Some of the things you’re saying here are true, David, and some of them are based on a misunderstanding of the way algorithmic classification works. E.g., the classification algorithm isn’t about subject and object positions, nor is it just about pronouns.

I can’t fully explain the principles of machine learning in a blog thread. But the key is this: I haven’t designed a specific clever recipe to identify first-person narration. I identify novels that I believe are written in the first person, and train a model to recognize those novels.

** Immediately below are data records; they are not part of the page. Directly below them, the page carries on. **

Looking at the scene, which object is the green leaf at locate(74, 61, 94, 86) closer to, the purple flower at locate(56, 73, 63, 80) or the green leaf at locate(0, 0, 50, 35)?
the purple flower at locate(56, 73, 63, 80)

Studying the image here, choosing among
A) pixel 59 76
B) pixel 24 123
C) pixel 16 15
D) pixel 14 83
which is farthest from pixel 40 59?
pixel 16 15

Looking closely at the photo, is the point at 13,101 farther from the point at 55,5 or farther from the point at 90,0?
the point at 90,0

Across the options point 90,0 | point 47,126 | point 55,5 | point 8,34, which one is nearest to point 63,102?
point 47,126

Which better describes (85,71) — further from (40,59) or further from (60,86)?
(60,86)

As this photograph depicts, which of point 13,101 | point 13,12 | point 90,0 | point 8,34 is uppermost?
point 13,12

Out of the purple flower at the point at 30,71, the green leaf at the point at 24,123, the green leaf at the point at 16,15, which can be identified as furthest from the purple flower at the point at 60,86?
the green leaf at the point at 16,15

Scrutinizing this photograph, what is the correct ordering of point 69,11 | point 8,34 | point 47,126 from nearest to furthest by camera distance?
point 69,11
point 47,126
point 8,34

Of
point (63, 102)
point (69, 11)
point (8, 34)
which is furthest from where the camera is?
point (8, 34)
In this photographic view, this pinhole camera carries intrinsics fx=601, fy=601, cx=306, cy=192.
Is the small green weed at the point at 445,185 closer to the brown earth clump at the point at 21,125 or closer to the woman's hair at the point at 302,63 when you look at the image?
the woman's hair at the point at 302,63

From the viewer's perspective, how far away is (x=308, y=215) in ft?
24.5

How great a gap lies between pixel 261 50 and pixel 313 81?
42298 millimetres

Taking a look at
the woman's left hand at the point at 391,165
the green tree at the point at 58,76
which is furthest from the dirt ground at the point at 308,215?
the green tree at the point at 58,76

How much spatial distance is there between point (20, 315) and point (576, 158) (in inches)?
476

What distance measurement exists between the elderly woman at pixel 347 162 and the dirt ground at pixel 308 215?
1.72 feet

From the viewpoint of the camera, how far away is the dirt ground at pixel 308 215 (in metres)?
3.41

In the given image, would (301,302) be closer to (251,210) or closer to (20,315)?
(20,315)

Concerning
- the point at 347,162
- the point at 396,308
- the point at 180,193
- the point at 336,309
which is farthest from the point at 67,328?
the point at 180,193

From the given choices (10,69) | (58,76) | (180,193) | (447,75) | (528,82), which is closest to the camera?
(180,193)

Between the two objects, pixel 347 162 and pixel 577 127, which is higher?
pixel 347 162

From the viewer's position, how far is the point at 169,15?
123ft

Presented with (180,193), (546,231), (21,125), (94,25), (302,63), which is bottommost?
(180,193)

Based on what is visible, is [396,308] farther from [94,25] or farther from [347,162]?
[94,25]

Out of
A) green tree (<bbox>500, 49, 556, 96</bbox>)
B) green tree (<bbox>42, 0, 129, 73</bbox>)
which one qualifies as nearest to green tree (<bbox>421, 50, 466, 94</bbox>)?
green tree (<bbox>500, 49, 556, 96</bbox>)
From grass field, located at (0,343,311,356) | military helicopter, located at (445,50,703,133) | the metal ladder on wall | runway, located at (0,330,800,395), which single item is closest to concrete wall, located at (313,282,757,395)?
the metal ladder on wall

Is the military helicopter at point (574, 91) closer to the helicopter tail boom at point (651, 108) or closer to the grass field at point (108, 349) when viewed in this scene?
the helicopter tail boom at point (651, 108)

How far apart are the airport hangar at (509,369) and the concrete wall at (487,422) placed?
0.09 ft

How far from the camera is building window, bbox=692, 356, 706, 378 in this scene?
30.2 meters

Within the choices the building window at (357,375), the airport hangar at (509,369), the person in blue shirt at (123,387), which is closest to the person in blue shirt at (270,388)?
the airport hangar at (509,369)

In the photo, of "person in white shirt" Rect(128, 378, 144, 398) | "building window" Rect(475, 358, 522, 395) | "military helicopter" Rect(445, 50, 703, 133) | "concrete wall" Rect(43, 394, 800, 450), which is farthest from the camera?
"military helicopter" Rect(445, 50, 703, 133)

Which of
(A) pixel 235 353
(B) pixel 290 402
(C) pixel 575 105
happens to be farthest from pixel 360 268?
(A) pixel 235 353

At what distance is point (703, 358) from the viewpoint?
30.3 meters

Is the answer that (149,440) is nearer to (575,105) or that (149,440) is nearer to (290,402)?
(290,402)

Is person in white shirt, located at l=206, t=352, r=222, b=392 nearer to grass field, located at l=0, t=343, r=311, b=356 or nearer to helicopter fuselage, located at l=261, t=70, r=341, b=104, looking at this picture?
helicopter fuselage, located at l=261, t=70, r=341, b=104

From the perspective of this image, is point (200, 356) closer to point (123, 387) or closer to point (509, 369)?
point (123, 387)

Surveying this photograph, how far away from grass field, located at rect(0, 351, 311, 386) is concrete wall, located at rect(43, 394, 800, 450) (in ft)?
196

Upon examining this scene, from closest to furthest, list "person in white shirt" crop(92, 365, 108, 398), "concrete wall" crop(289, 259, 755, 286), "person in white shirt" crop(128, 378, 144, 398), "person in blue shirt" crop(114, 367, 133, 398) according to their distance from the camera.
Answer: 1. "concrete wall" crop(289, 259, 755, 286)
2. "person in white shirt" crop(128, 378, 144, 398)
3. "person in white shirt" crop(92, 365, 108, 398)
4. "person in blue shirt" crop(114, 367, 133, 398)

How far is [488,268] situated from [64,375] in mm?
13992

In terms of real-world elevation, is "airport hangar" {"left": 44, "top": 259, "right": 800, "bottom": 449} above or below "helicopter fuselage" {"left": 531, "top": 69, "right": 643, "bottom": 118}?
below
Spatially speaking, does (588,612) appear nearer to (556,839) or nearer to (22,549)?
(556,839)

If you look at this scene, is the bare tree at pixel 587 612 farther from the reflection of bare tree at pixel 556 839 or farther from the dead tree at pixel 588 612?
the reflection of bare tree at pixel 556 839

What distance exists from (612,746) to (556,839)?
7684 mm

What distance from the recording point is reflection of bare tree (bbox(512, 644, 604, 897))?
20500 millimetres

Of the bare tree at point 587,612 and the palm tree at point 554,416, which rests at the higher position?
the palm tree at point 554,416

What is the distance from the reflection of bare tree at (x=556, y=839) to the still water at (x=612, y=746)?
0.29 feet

It doesn’t restrict itself to pronouns: for instance, if dialogue were a major complication, some learning algorithms could identify speech cues like “said” as a necessary counterweight. (That doesn’t actually turn out to be necessary here.) Then we present the model with novels it hasn’t seen, and ask “How good a job does it actually do classifying them?”

Your worries about dialogue are, in effect, addressed automatically when we test the model. If there’s a problem, we’ll know, because the model will fail to correctly identify the new examples it’s presented. But in fact our model does very well. Now, “very well” in the algorithmic world is, e.g., 96% (see the article for details of the metric). I realize humanists are accustomed to lower error tolerances; if you find 4% error unacceptable, you probably won’t want to use algorithmic strategies.

Some of your other questions require a different sort of answer, because they’re questions about the categories human investigators have used to train and test the models. E.g., should we distinguish epistolary narration from first person? I haven’t tried that yet, but it would clearly be useful, and I suspect it won’t be hard. Epistolary address leaves its own lexical clues in a text: I doubt it’s much harder to identify than drama. We should be able to break epistolary narration out as a separate category and see how that changes the picture.

However, there’s no doubt that point of view also involves a rich range of phenomena that an algorithm will find hard to register. Multiple narrators, degrees of distance, focalization, etc. The first person/third person spectrum I’m offering is a deliberate simplification — a “model.” No model reproduces every detail of reality. The question to ask is, Is it useful? Do we learn anything interesting from it? People are welcome to their own opinions on that. I think this model has already shown me several things I didn’t know before, and has turned up clues that point toward even more interesting questions. It sounds like you believe the model will be too simple to be useful. That’s okay, and I’m sure you won’t be alone. But I’m not going to spend a great deal of time trying to persuade skeptics at this point — I’d rather check out these clues, and see where they lead.